I agree with you and I’m sure it’s a solved problem, otherwise everbody would have packed up and left the GPGPU business!
However, I’m fairly new but I now got to point where I want to stop playing with toy examples and want to begin doing some serious stuff with it. But I fail to understand how it works for the larger problems, because when I try it, CUDA beats my by lumping together all my 1-second kernel Calls…
Have a look at the code example I posted in the other fork of this thread!
@marcnet: AFAIK multiple kernels each running withing the 5 secs watchdog should be fine. I note that you are experiencing problems with this and I will try the code that you have posted and get back to you. But, fyi - my app can run multiple kernels which together run for more than 5 secs.
At quick glance, try putting a cudaThreadSynchronize or cudaGetLastError after each kernel call.
As long as you are running XP, you can use the TESLA cards which should not have a watchdog limitation since they are not ‘display’ cards. That is my solution to the problem. But note that under Vista, even the Tesla bumps into the watchdog timer and in fact vista has a 2 sec watchdog timer. Isn’t that cool?
Hopefully that problem will be fixed under Windows 7. It’s got a newer (obviously) display driver model than Vista, which allows each card in the machine to have it’s own device. So technically, you could turn off the watchdog for a Tesla and not have it affect your other display cards. Or, you should be able to run an nVidia card and an ATI card in the same machine, which would be awesome for testing stuff like OpenCL.
What happens if you lower your “REPEATS” value to something like 1000? Having it set to 300000 is probably way too much work to be doing in one kernel, since you’re reading from global memory each time (which is fairly slow, compared to the other memory available on the device).
The example given requires an effective device bandwidth of at least 32GB/s to have a fighting chance of finishing a single call within 5 seconds. Do you have that?
Otherwise CUDA will just asynchronously cue up as many kernel calls as you’d like - these are the printf statements you see - but still time out on the first call after 5 seconds.
Too much work? What do you mean? The only reason for doing GPGPU computing is to do a lot of work, no?
After all, I’m not reading new data in the simple test case. I’m just reading the same data over and over again.
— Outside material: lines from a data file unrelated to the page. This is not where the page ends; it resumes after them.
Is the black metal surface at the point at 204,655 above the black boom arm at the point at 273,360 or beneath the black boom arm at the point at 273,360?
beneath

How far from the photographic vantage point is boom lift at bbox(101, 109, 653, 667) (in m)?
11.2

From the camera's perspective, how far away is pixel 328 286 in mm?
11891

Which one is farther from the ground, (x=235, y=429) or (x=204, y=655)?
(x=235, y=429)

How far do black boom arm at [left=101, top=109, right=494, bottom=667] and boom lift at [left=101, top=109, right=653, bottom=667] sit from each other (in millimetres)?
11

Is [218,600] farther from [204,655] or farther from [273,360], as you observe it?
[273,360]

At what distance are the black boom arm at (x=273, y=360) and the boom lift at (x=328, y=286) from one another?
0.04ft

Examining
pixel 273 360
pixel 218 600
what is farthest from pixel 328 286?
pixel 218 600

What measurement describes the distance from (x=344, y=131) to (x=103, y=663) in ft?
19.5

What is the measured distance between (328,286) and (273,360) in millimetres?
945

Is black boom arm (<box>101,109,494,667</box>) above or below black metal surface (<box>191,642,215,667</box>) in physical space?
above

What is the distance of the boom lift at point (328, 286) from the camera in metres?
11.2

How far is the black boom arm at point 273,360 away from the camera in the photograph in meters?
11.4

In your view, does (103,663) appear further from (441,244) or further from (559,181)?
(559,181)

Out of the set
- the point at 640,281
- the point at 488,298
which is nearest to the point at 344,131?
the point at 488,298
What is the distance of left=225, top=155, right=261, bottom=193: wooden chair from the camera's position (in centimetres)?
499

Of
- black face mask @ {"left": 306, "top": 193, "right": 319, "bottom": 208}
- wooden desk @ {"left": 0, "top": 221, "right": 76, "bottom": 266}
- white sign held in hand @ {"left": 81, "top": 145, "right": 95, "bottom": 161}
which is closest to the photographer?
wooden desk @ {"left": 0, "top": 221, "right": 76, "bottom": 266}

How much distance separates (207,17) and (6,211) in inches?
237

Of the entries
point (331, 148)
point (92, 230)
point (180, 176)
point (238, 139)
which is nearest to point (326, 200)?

So if it works for once cycle it should work for any other number, because nothing at all is changing from once cycle to the next!
Moreover, all the calls to global memory are uniform and properly coalesced and in total I am managing an average of about 5.6Gflops of sustained calculations including transfers (when it works!).
To tell you the full truth, I was hoping to run several trillions (and more) of cycles, let alone 300000 of perfectly identical (incredibly simple) calls.
In fact I already lowered the REPEATS value from 3,000,000 to 300,000 to fall within the 5 second limit and then to compensate I increased the number of calls 10 fold.
So in any case, if I lower the REPEATS value further to a 1000, I would have to compensate by increasing the number of calls 300 fold which is most inefficient and still leaves me nowhere better as I have already explained in my previous post.
Launches are asynchronous, so you’re probably timing out on the first kernel you launch. Eventually it fails (long after you enqueue the rest of your kernels), so it only seems like the last kernel is failing.
Yes, I know why we want to use CUDA. I was just asking you to try a lower number so that you could rule out the possibility that the kernel was taking too long (for some reason) and not some other error.
Preface: I know exactly what I’m talking about with regards to watchdog timers because I broke them many times and found out what the hardware and driver are actually doing to implement them.
The watchdog timer only affects you on RM-based OSes (which is to say, not Vista and OS X) if you have a single kernel invocation that takes more than 5s of execution time and there is a display connected*. There is no “cumulative watchdog timer” or however you want to describe it because of how the GPU performs context switching. Once a kernel call has been completed, the GPU is free to respond to the driver which will reset the watchdog timer countdown. As a result, there’s no upper bound on the total amount of time spent in CUDA kernels per process.
All your code snippet demonstrates is that some kernel you launch fails; without a cudaThreadSynchronize() after each, there is no way to determine which one fails. Because launches are asynchronous, they will be enqueued, so there is not really any meaningful penalty to doing 3000 kernel launches** versus 300 versus 30 versus 3***.
if you boot directly to a console in Linux without ever running X, even the GPU used for console output will not have a watchdog timer
** except for the cost of a kernel launch, which on RM platforms is ~8us. time spent in a kernel will dominate for any meaningful amount of work in a kernel
*** it is possible to fill the queue, which will implicitly cause a cudaThreadSynchronize(), so keep that in mind if you’re trying to launch a bazillion kernels and then do CPU-side work
Yes I understand your point… and I appreciate the importance of tryng it out… So I actually tried it and the short answer is that the problem persists.
One short call works well in isolation. But then it fails when it is stacked up with other calls that collectively exceed 5 seconds.
Many thanks for the detailed expert answer - much appreciated!
I just tried inserting a cudaThreadSynchronize() between each call like you say and voila! it solves the problem beautifully (apparently!)
Each kernel call proceeds one after another and they all finish off gracefully giving correct results.
Only this time, instead of shooting all the printf outputs at once and timing out…
… I get one printf output 3.5 seconds apart (as would be expected due to the 3.5s intervals of kernel processing)
So total processing time = 3.5*20 seconds. (at last!)
But as you see, none of then was actually hanging. They were all valid kernel calls and it therefore appears to me to be just the timeout that was getting in the way.
So my questions now turn to…
Is my interpretation correct?
What is the cudaThreadSynchronize() doing in this case?
Is it problematic to use a cudaThreadSynchronize between every call?